Could you repeat the records below exactly as written?

───

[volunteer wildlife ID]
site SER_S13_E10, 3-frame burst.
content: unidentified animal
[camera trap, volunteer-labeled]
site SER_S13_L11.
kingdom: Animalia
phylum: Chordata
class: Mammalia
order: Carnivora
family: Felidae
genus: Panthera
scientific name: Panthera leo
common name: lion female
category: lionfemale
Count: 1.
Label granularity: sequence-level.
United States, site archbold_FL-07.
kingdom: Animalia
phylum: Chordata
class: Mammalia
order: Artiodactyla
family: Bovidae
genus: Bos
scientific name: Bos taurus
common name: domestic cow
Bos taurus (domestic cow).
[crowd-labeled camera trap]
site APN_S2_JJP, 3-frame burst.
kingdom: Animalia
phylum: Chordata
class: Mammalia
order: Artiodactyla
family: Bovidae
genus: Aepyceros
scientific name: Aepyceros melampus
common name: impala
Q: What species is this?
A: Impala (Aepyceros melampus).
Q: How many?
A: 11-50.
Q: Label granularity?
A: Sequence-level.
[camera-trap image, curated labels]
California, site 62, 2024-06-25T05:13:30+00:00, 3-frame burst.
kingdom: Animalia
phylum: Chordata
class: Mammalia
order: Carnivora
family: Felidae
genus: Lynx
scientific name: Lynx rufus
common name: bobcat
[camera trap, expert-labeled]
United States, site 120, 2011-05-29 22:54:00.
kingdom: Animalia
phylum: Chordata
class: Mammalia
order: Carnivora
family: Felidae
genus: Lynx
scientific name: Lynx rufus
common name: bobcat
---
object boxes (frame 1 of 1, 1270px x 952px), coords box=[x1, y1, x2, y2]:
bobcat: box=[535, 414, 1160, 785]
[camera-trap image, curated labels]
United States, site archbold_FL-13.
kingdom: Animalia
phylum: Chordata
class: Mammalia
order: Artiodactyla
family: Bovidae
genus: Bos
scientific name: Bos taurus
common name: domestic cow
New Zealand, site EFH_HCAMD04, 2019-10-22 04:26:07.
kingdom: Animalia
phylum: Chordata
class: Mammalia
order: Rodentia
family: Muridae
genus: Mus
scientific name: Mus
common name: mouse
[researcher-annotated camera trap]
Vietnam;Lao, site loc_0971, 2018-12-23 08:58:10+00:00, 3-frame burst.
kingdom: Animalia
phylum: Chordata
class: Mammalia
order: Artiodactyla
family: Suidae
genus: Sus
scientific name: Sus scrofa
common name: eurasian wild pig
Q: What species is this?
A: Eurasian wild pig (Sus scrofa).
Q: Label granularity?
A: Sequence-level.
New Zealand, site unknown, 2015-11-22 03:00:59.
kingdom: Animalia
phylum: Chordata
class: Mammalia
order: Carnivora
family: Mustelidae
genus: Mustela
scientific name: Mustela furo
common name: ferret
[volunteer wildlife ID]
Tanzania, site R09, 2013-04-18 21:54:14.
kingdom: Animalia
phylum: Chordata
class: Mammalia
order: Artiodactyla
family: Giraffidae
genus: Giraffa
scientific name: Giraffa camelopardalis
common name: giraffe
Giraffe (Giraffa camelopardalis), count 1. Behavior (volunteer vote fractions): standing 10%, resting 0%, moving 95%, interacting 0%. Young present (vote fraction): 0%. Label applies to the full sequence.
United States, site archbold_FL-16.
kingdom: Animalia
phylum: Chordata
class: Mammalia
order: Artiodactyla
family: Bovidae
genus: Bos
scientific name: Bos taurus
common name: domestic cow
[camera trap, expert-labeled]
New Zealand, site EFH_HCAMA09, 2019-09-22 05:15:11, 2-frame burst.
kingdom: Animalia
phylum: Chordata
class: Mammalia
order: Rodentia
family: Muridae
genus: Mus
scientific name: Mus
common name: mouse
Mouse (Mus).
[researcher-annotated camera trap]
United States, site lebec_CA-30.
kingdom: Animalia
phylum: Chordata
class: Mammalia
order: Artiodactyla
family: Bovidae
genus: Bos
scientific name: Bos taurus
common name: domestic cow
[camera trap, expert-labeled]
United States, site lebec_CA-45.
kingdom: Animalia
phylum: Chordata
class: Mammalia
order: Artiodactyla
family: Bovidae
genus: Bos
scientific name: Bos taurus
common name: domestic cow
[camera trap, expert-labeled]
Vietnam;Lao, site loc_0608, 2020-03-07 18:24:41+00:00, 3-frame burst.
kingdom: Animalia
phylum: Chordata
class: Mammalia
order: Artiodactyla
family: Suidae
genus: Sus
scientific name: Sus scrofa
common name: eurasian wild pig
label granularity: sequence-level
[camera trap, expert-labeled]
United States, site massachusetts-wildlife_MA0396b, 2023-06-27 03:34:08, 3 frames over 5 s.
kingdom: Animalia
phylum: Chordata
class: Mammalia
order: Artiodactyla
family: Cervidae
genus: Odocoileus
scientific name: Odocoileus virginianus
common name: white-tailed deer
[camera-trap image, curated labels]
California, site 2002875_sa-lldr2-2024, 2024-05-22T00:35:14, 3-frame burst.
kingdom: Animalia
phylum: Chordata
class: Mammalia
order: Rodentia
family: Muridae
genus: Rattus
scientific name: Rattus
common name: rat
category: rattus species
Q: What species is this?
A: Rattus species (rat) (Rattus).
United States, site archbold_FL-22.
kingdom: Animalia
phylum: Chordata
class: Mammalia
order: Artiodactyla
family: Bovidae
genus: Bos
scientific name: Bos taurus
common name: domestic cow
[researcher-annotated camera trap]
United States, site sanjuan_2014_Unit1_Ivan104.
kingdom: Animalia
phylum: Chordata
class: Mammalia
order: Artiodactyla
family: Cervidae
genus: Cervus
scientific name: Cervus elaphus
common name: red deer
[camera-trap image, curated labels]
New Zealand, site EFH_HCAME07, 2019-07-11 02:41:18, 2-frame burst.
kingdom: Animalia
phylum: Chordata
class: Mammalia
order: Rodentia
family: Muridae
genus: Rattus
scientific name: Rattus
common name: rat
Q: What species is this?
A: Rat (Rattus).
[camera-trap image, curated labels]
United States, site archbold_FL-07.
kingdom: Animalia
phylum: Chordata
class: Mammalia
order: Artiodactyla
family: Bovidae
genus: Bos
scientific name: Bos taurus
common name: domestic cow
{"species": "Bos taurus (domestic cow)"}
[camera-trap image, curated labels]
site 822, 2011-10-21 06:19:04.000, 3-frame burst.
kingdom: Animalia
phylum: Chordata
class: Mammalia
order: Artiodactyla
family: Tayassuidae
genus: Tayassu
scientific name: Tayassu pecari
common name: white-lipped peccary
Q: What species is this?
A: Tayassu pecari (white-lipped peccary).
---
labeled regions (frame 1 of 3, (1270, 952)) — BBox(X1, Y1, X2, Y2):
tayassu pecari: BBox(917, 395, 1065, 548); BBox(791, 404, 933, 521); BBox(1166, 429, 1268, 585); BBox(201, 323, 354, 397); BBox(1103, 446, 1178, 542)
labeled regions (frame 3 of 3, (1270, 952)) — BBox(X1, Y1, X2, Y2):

───

Finished exercise:
[volunteer wildlife ID]
site SER_S13_E10, 3-frame burst.
content: unidentified animal
[camera trap, volunteer-labeled]
site SER_S13_L11.
kingdom: Animalia
phylum: Chordata
class: Mammalia
order: Carnivora
family: Felidae
genus: Panthera
scientific name: Panthera leo
common name: lion female
category: lionfemale
Count: 1.
Label granularity: sequence-level.
United States, site archbold_FL-07.
kingdom: Animalia
phylum: Chordata
class: Mammalia
order: Artiodactyla
family: Bovidae
genus: Bos
scientific name: Bos taurus
common name: domestic cow
Bos taurus (domestic cow).
[crowd-labeled camera trap]
site APN_S2_JJP, 3-frame burst.
kingdom: Animalia
phylum: Chordata
class: Mammalia
order: Artiodactyla
family: Bovidae
genus: Aepyceros
scientific name: Aepyceros melampus
common name: impala
Q: What species is this?
A: Impala (Aepyceros melampus).
Q: How many?
A: 11-50.
Q: Label granularity?
A: Sequence-level.
[camera-trap image, curated labels]
California, site 62, 2024-06-25T05:13:30+00:00, 3-frame burst.
kingdom: Animalia
phylum: Chordata
class: Mammalia
order: Carnivora
family: Felidae
genus: Lynx
scientific name: Lynx rufus
common name: bobcat
[camera trap, expert-labeled]
United States, site 120, 2011-05-29 22:54:00.
kingdom: Animalia
phylum: Chordata
class: Mammalia
order: Carnivora
family: Felidae
genus: Lynx
scientific name: Lynx rufus
common name: bobcat
---
object boxes (frame 1 of 1, 1270px x 952px), coords box=[x1, y1, x2, y2]:
bobcat: box=[535, 414, 1160, 785]
[camera-trap image, curated labels]
United States, site archbold_FL-13.
kingdom: Animalia
phylum: Chordata
class: Mammalia
order: Artiodactyla
family: Bovidae
genus: Bos
scientific name: Bos taurus
common name: domestic cow
New Zealand, site EFH_HCAMD04, 2019-10-22 04:26:07.
kingdom: Animalia
phylum: Chordata
class: Mammalia
order: Rodentia
family: Muridae
genus: Mus
scientific name: Mus
common name: mouse
[researcher-annotated camera trap]
Vietnam;Lao, site loc_0971, 2018-12-23 08:58:10+00:00, 3-frame burst.
kingdom: Animalia
phylum: Chordata
class: Mammalia
order: Artiodactyla
family: Suidae
genus: Sus
scientific name: Sus scrofa
common name: eurasian wild pig
Q: What species is this?
A: Eurasian wild pig (Sus scrofa).
Q: Label granularity?
A: Sequence-level.
New Zealand, site unknown, 2015-11-22 03:00:59.
kingdom: Animalia
phylum: Chordata
class: Mammalia
order: Carnivora
family: Mustelidae
genus: Mustela
scientific name: Mustela furo
common name: ferret
[volunteer wildlife ID]
Tanzania, site R09, 2013-04-18 21:54:14.
kingdom: Animalia
phylum: Chordata
class: Mammalia
order: Artiodactyla
family: Giraffidae
genus: Giraffa
scientific name: Giraffa camelopardalis
common name: giraffe
Giraffe (Giraffa camelopardalis), count 1. Behavior (volunteer vote fractions): standing 10%, resting 0%, moving 95%, interacting 0%. Young present (vote fraction): 0%. Label applies to the full sequence.
United States, site archbold_FL-16.
kingdom: Animalia
phylum: Chordata
class: Mammalia
order: Artiodactyla
family: Bovidae
genus: Bos
scientific name: Bos taurus
common name: domestic cow
[camera trap, expert-labeled]
New Zealand, site EFH_HCAMA09, 2019-09-22 05:15:11, 2-frame burst.
kingdom: Animalia
phylum: Chordata
class: Mammalia
order: Rodentia
family: Muridae
genus: Mus
scientific name: Mus
common name: mouse
Mouse (Mus).
[researcher-annotated camera trap]
United States, site lebec_CA-30.
kingdom: Animalia
phylum: Chordata
class: Mammalia
order: Artiodactyla
family: Bovidae
genus: Bos
scientific name: Bos taurus
common name: domestic cow
[camera trap, expert-labeled]
United States, site lebec_CA-45.
kingdom: Animalia
phylum: Chordata
class: Mammalia
order: Artiodactyla
family: Bovidae
genus: Bos
scientific name: Bos taurus
common name: domestic cow
[camera trap, expert-labeled]
Vietnam;Lao, site loc_0608, 2020-03-07 18:24:41+00:00, 3-frame burst.
kingdom: Animalia
phylum: Chordata
class: Mammalia
order: Artiodactyla
family: Suidae
genus: Sus
scientific name: Sus scrofa
common name: eurasian wild pig
label granularity: sequence-level
[camera trap, expert-labeled]
United States, site massachusetts-wildlife_MA0396b, 2023-06-27 03:34:08, 3 frames over 5 s.
kingdom: Animalia
phylum: Chordata
class: Mammalia
order: Artiodactyla
family: Cervidae
genus: Odocoileus
scientific name: Odocoileus virginianus
common name: white-tailed deer
[camera-trap image, curated labels]
California, site 2002875_sa-lldr2-2024, 2024-05-22T00:35:14, 3-frame burst.
kingdom: Animalia
phylum: Chordata
class: Mammalia
order: Rodentia
family: Muridae
genus: Rattus
scientific name: Rattus
common name: rat
category: rattus species
Q: What species is this?
A: Rattus species (rat) (Rattus).
United States, site archbold_FL-22.
kingdom: Animalia
phylum: Chordata
class: Mammalia
order: Artiodactyla
family: Bovidae
genus: Bos
scientific name: Bos taurus
common name: domestic cow
[researcher-annotated camera trap]
United States, site sanjuan_2014_Unit1_Ivan104.
kingdom: Animalia
phylum: Chordata
class: Mammalia
order: Artiodactyla
family: Cervidae
genus: Cervus
scientific name: Cervus elaphus
common name: red deer
[camera-trap image, curated labels]
New Zealand, site EFH_HCAME07, 2019-07-11 02:41:18, 2-frame burst.
kingdom: Animalia
phylum: Chordata
class: Mammalia
order: Rodentia
family: Muridae
genus: Rattus
scientific name: Rattus
common name: rat
Q: What species is this?
A: Rat (Rattus).
[camera-trap image, curated labels]
United States, site archbold_FL-07.
kingdom: Animalia
phylum: Chordata
class: Mammalia
order: Artiodactyla
family: Bovidae
genus: Bos
scientific name: Bos taurus
common name: domestic cow
{"species": "Bos taurus (domestic cow)"}
[camera-trap image, curated labels]
site 822, 2011-10-21 06:19:04.000, 3-frame burst.
kingdom: Animalia
phylum: Chordata
class: Mammalia
order: Artiodactyla
family: Tayassuidae
genus: Tayassu
scientific name: Tayassu pecari
common name: white-lipped peccary
Q: What species is this?
A: Tayassu pecari (white-lipped peccary).
---
labeled regions (frame 1 of 3, (1270, 952)) — BBox(X1, Y1, X2, Y2):
tayassu pecari: BBox(917, 395, 1065, 548); BBox(791, 404, 933, 521); BBox(1166, 429, 1268, 585); BBox(201, 323, 354, 397); BBox(1103, 446, 1178, 542)
labeled regions (frame 3 of 3, (1270, 952)) — BBox(X1, Y1, X2, Y2):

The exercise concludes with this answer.